- Information provided:
/---

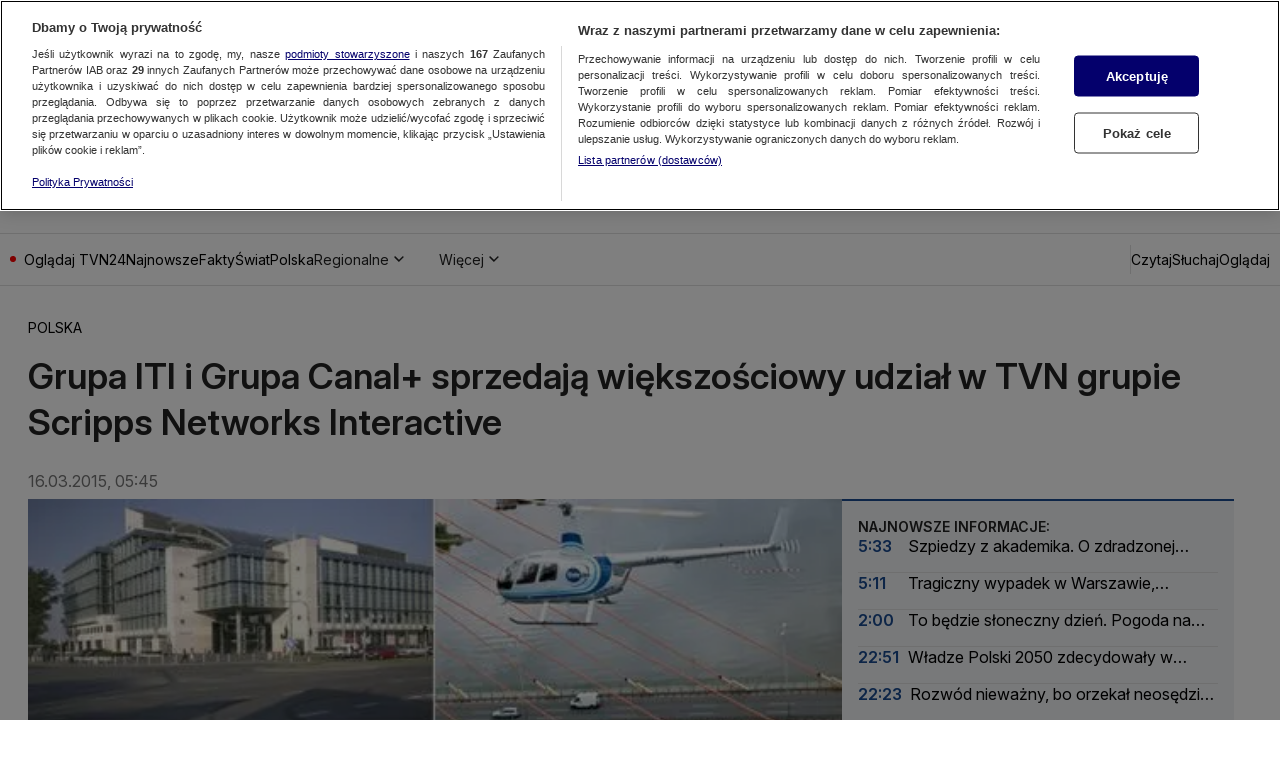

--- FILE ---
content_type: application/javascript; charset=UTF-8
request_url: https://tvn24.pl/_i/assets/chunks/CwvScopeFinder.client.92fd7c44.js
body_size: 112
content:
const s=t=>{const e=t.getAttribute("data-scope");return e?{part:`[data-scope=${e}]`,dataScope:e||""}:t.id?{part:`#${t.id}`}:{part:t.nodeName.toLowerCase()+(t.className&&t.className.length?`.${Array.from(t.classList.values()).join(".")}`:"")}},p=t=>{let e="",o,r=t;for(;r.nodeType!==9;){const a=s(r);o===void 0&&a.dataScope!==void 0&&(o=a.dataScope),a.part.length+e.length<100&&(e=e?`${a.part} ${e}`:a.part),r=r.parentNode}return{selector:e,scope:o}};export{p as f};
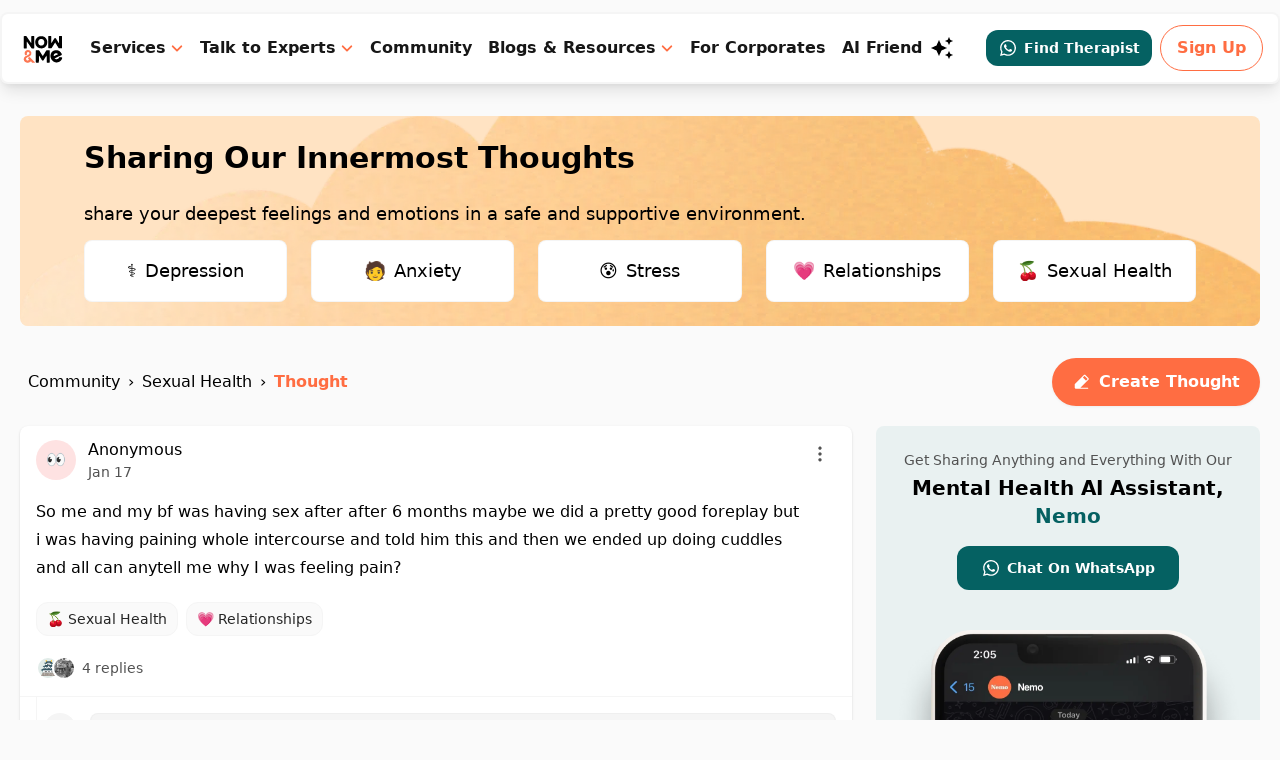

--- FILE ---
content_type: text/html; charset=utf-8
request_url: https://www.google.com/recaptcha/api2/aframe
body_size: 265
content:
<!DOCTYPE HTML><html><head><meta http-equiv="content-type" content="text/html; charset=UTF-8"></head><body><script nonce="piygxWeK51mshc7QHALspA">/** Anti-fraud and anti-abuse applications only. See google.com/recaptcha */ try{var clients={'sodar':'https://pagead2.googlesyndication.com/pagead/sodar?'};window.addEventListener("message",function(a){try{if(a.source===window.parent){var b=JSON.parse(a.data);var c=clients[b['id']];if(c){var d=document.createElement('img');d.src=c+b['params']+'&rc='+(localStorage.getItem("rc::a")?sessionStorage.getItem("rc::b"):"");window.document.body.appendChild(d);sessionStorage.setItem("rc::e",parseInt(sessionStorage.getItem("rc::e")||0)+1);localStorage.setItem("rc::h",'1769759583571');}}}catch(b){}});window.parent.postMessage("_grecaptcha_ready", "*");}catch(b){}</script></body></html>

\---

Set the records down again exactly, and omit any picture in them.

--- FILE ---
content_type: application/javascript; charset=UTF-8
request_url: https://tvn24.pl/_i/assets/chunks/CwvScopeFinder.client.92fd7c44.js
body_size: 112
content:
const s=t=>{const e=t.getAttribute("data-scope");return e?{part:`[data-scope=${e}]`,dataScope:e||""}:t.id?{part:`#${t.id}`}:{part:t.nodeName.toLowerCase()+(t.className&&t.className.length?`.${Array.from(t.classList.values()).join(".")}`:"")}},p=t=>{let e="",o,r=t;for(;r.nodeType!==9;){const a=s(r);o===void 0&&a.dataScope!==void 0&&(o=a.dataScope),a.part.length+e.length<100&&(e=e?`${a.part} ${e}`:a.part),r=r.parentNode}return{selector:e,scope:o}};export{p as f};

--- FILE ---
content_type: text/html; charset=utf-8
request_url: https://www.google.com/recaptcha/api2/aframe
body_size: 265
content:
<!DOCTYPE HTML><html><head><meta http-equiv="content-type" content="text/html; charset=UTF-8"></head><body><script nonce="piygxWeK51mshc7QHALspA">/** Anti-fraud and anti-abuse applications only. See google.com/recaptcha */ try{var clients={'sodar':'https://pagead2.googlesyndication.com/pagead/sodar?'};window.addEventListener("message",function(a){try{if(a.source===window.parent){var b=JSON.parse(a.data);var c=clients[b['id']];if(c){var d=document.createElement('img');d.src=c+b['params']+'&rc='+(localStorage.getItem("rc::a")?sessionStorage.getItem("rc::b"):"");window.document.body.appendChild(d);sessionStorage.setItem("rc::e",parseInt(sessionStorage.getItem("rc::e")||0)+1);localStorage.setItem("rc::h",'1769759583571');}}}catch(b){}});window.parent.postMessage("_grecaptcha_ready", "*");}catch(b){}</script></body></html>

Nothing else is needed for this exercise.